== Directions for this task ==
Please update these rows by replacing "work boot" with "hiking boot" everywhere and keeping everything else the same. Leave the pictures out of your answer.

-=-=-=-=-

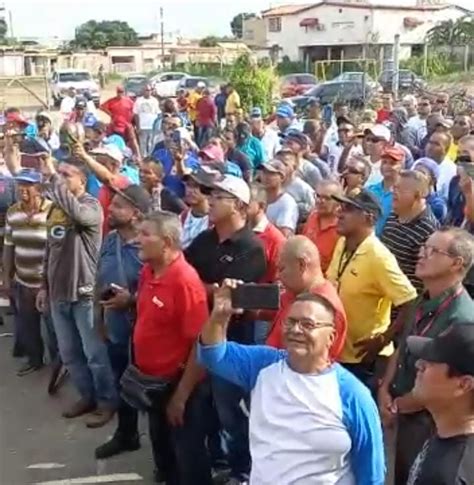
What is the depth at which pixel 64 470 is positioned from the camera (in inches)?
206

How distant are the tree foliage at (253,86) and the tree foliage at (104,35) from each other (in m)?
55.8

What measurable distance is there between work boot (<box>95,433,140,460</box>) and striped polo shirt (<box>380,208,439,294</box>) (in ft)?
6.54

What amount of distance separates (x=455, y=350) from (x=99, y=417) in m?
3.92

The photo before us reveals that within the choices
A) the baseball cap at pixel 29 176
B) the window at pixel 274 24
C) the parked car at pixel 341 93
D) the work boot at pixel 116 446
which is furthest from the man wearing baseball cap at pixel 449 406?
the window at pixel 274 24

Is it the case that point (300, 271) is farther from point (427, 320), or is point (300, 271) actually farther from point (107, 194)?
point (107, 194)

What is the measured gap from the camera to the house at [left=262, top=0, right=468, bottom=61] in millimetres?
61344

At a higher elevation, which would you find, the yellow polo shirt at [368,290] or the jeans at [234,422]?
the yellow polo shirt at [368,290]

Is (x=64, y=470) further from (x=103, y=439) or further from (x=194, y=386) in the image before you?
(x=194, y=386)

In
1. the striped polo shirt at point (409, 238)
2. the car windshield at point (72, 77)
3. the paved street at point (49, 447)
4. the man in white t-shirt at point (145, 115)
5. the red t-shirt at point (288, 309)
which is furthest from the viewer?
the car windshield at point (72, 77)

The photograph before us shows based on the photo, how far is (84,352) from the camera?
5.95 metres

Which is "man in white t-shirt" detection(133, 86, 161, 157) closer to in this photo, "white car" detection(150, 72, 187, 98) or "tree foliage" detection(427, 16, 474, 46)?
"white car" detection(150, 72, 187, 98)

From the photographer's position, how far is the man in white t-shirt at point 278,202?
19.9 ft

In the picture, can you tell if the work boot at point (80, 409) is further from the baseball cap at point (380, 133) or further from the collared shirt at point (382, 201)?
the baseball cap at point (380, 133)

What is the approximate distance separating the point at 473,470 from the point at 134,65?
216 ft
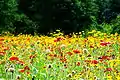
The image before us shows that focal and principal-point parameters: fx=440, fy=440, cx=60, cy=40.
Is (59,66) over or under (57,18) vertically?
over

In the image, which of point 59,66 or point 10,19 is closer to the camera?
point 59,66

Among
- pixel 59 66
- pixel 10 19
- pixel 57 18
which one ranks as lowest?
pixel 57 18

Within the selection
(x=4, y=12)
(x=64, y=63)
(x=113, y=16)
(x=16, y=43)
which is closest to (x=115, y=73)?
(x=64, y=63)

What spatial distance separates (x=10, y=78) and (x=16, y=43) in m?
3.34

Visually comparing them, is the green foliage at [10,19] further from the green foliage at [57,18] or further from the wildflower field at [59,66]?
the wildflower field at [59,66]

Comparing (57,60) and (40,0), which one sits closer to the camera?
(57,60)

-=-=-=-=-

== Task response ==
What is the depth at which pixel 64 470 is positioned from the camera (in inches)?
206

How distant are the tree foliage at (253,86) and the tree foliage at (104,35) from each other (in m)?
55.8

What measurable distance is there between hiking boot (<box>95,433,140,460</box>) and striped polo shirt (<box>380,208,439,294</box>) (in ft)?
6.54

What amount of distance separates (x=455, y=350) from (x=99, y=417) in m?
3.92

The photo before us reveals that within the choices
A) the baseball cap at pixel 29 176
B) the window at pixel 274 24
C) the parked car at pixel 341 93
D) the hiking boot at pixel 116 446
which is furthest from the man wearing baseball cap at pixel 449 406?
the window at pixel 274 24

Is it the case that point (300, 271) is farther from point (427, 320), or is point (300, 271) actually farther from point (107, 194)?
point (107, 194)

What is the measured gap from the camera to the house at [left=262, top=0, right=468, bottom=61] in millimetres?
61344

At a higher elevation, which would you find, the yellow polo shirt at [368,290] or the jeans at [234,422]?
the yellow polo shirt at [368,290]

Is (x=64, y=470) further from (x=103, y=439) or further from (x=194, y=386) in the image before you?
(x=194, y=386)

In
1. the striped polo shirt at point (409, 238)
2. the car windshield at point (72, 77)
3. the paved street at point (49, 447)
4. the man in white t-shirt at point (145, 115)
5. the red t-shirt at point (288, 309)
which is furthest from the viewer?
the car windshield at point (72, 77)

The photograph before us shows based on the photo, how far is (84,352) from the camera?
5.95 metres

Which is "man in white t-shirt" detection(133, 86, 161, 157) closer to in this photo, "white car" detection(150, 72, 187, 98) or "tree foliage" detection(427, 16, 474, 46)?
"white car" detection(150, 72, 187, 98)

From the photographer's position, how far is the man in white t-shirt at point 278,202?
19.9 ft

In the picture, can you tell if the hiking boot at point (80, 409) is further from the baseball cap at point (380, 133) or further from the collared shirt at point (382, 201)?
the baseball cap at point (380, 133)

What is the approximate distance separating the point at 473,470 from the point at 134,65?
216 ft
The image before us shows that focal and principal-point parameters: fx=440, fy=440, cx=60, cy=40.
Is (59,66) over or under (57,18) vertically?
over

In the image, which of point 59,66 or point 10,19 is closer to the camera?
point 59,66

Among
- pixel 59 66
- pixel 10 19
- pixel 57 18
which one ranks as lowest?
pixel 57 18

Within the selection
(x=4, y=12)
(x=64, y=63)
(x=113, y=16)
(x=16, y=43)
which is closest to (x=115, y=73)?
(x=64, y=63)

What spatial distance separates (x=10, y=78) and (x=16, y=43) in m?
3.34

Visually comparing them, is the green foliage at [10,19] further from the green foliage at [57,18] or further from the wildflower field at [59,66]?
the wildflower field at [59,66]

Comparing (57,60) and (40,0), which one sits closer to the camera?
(57,60)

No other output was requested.